Secondo quanto riportato da Financial Times, sarà KPMG a occuparsi dell’audit di Tether. Un audit annunciato pochi giorni fa e che sarà il primo per il gruppo che emette USDT, che fino ad oggi ha fatto ricorso a una semplice attestazione di BDO Italia. Sempre secondo Financial Times – mentre mancano ancora conferme da parte dei diretti interessati – PwC si occuperà invece della preparazione dell’azienda per l’audit stesso. Le tempistiche dell’operazione non sono ancora note.
Tether aveva comunicato a inizio settimana il raggiunto accordo con una delle Big Four, le principali società di consulenza su scala globale, senza però rivelarne il nome. Financial Times cita persone informate dei fatti come fonte.
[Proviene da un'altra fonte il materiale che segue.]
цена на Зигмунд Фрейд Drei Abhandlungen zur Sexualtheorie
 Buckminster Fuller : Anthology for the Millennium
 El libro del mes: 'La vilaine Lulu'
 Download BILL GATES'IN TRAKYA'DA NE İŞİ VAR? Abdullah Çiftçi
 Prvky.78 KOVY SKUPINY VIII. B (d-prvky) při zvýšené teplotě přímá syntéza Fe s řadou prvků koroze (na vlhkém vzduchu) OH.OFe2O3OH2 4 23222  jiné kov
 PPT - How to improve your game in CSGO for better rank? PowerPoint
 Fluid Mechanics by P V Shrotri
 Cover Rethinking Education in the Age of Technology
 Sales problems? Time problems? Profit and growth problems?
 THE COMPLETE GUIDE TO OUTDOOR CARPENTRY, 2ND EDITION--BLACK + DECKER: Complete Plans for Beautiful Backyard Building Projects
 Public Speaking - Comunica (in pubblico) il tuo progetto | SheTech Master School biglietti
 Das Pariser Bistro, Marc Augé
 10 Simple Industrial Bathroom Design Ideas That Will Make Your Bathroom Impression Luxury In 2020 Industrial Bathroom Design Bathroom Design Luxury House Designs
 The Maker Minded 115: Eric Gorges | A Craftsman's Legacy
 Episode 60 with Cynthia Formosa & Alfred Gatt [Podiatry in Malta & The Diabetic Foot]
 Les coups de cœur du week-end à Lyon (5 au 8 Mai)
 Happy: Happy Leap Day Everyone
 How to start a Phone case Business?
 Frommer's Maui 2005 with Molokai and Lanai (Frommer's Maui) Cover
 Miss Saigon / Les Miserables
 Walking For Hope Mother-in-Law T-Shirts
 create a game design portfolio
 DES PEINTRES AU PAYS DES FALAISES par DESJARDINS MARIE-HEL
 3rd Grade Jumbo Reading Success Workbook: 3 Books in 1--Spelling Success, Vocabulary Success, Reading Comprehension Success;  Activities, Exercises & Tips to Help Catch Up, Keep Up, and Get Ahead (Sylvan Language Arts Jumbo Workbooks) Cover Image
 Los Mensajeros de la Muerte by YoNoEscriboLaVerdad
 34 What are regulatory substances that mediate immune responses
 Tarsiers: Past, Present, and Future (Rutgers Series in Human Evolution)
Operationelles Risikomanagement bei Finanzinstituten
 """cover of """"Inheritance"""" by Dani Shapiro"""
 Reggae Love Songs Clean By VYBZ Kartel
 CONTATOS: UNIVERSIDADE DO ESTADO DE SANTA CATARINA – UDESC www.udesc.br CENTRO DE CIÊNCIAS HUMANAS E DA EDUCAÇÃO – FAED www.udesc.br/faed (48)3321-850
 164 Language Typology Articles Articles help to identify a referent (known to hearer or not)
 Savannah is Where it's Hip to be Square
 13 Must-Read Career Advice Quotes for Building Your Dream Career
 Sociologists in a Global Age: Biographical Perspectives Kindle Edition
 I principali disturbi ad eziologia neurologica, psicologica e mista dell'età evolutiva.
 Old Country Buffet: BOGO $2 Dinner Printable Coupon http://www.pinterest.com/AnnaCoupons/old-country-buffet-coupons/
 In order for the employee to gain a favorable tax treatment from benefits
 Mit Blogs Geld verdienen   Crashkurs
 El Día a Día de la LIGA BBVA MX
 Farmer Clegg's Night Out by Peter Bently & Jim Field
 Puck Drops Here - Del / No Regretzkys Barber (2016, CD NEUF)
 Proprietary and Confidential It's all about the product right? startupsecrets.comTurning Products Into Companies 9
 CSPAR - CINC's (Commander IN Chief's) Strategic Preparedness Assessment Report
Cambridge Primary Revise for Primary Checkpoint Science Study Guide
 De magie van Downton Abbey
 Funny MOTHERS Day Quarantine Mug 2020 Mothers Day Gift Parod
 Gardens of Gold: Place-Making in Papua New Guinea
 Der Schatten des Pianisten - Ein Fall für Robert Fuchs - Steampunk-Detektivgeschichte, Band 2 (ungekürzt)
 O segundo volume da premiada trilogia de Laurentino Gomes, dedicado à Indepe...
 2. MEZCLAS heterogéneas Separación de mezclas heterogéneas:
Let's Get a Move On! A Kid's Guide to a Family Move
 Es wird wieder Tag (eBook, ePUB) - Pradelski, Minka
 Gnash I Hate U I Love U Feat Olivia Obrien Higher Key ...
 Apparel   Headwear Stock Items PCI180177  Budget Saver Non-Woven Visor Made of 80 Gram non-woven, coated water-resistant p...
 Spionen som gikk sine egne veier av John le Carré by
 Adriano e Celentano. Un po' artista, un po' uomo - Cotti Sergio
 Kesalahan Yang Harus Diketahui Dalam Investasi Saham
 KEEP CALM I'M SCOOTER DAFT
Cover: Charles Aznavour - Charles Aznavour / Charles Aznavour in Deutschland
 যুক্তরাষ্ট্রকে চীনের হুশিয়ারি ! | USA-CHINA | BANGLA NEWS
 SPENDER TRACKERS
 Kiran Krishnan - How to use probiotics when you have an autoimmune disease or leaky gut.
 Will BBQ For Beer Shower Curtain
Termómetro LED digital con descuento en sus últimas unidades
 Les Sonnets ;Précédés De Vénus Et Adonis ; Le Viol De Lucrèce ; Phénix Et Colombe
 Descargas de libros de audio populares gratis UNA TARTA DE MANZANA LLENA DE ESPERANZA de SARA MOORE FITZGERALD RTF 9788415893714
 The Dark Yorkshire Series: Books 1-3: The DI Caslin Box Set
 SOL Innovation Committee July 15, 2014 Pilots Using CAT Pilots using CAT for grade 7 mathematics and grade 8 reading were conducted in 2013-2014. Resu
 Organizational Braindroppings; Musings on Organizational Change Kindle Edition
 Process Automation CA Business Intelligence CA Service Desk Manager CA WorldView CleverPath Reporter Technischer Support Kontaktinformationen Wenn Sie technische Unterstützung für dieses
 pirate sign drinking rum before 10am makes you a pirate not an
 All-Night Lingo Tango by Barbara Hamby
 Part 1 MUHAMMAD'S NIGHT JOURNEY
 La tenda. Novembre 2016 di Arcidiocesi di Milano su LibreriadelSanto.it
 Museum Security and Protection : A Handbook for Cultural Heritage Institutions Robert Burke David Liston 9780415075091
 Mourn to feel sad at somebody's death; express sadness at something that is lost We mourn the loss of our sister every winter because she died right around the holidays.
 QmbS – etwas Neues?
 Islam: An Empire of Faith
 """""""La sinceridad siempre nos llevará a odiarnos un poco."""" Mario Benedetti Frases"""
Consulenti doppi per Tether
Di acqua sotto ai ponti crypto ne è passata a sufficienza. Soltanto qualche anno fa il grosso dei player del settore lamentavano l’impossibilità di siglare accordi con le Big Four, a causa della pessima reputazione di cui il comparto godeva. Oggi invece Tether, che ha oltre 180 miliardi di dollari di riserve a sostegno del valore di USDT, riesce a siglarne addirittura due di accordi. Questo ammesso che quanto raccontato da Financial Times sia vero.
Tether avrebbe infatti siglato, secondo il popolare quotidiano finanziario USA, ben due accordi. Il primo con PwC, che dovrebbe aiutare l’azienda a prepararsi all’audit, il secondo con KPMG per l’audit stesso. Vengono citate persone informate dei fatti, mentre le società coinvolte non rispondono alla richiesta di informazioni da parte dei giornali.
Sarà uno degli audit più attesi di sempre, sia per gli appassionati crypto, sia per i molti detrattori delle attività di Tether, che hanno sempre contestato all’azienda guidata da Paolo Ardoino di essere troppo poco trasparente.
Tether è una società oggi complessa, che oltre a emettere USDT ha investimenti nel settore energetico, agro-alimentare e dei media (anche in Italia con Chora). Ha inoltre una gestione delle riserve più elastica rispetto ad alcuni dei concorrenti, con dotazioni anche in oro e Bitcoin, in aggiunta a una percentuale piccola ma non irrilevante di prestiti con collaterale.
Non sono purtroppo ancora chiare le tempistiche dell’operazione e non è chiaro cosa abbia spinto Tether a cercare l’ottenimento di un audit completo, che non è necessario per le operazioni di USDT, che non sarà disponibile negli USA all’interno del framework legale fissato dal Genius Act.
Anche l’ottenimento dell’audit non renderebbe comunque USDT compliant con le leggi USA di nuovo conio, perché il Genius Act impone una composizione delle riserve al 100% in cash e titoli cash-like, ovvero bond con scadenza massima di tre mesi.